Publisher: African Minds Publishers, South Africa
Pages: 172
Year: 2022
Category: Biography & Memoir, Educators & Scholars, Women’s Biography
Dimensions: 234 x 156mm
Out of Place
An Autoethnography of Postcolonial Citizenship
Out of Place offers
an in-depth exploration of Nuraan Davids’ experience as a Muslim
‘coloured’ woman, traversing a post-apartheid space. It centres on and
explores a number of themes, which include her challenges not only as a
South African citizen, and within her faith community, but as an
academic citizen at a historically white university. The book is her
story, an autoethnography, her reparation.
By embarking on an
auto-ethnography, she not only tries to change the way her story has
been told by others, transforms her ‘sense of what it means to live’

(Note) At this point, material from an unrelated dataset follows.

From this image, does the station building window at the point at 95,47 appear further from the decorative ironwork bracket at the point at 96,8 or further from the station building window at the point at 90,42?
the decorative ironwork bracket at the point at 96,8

(Bhabha, 1994). She is driven by a postcolonial appeal, which insists
that if she seeks to imprint her own way of life into the discourses
which pervade the world around her, then she can no longer allow herself
to be spoken on behalf of or to be subjugated into the hegemonies of
others.
The main argument of Out of Place is that Muslim,
‘coloured’ women are subjected to layers of scrutiny and prejudices,
which have yet to be confronted. What we know about Muslim ‘coloured’
women has been shaped by preconceived notions of ‘otherness’, and
attached to a meta-narrative of ‘oppression and backwardness’. By
centring and using her lived experiences, the author takes readers on a
journey of what it is like to be seen in terms of race, gender and
religion – not only within the public sphere of her professional
identities, but within the private sphere of her faith community.
£25.00 – £27.00
About the author
Nuraan Davids is a Professor of Philosophy of Education in the Department of Education Policy Studies, Faculty of Education at Stellenbosch University, South Africa. Her primary research interests include democratic citizenship education, Islamic philosophy of education, and philosophy of higher education. She is a co-editor of the Routledge series, World Issues in the Philosophy and Theory of Higher Education; co-editor-in-chief of the Journal of Education in Muslim Societies; associate editor of the South African Journal of Higher Education; editorial board member of Ethics and Education. Recent books (with Y Waghid) include: Democratic Education as Inclusion (Rowman & Littlefield – Lexington Series, 2022); Academic Activism in Higher Education: A living philosophy for social justice (Springer, 2021); Teaching, Friendship & Humanity (Springer, 2020); Teachers Matter: Educational philosophy and authentic learning (Rowman & Littlefield – Lexington Series, 2020).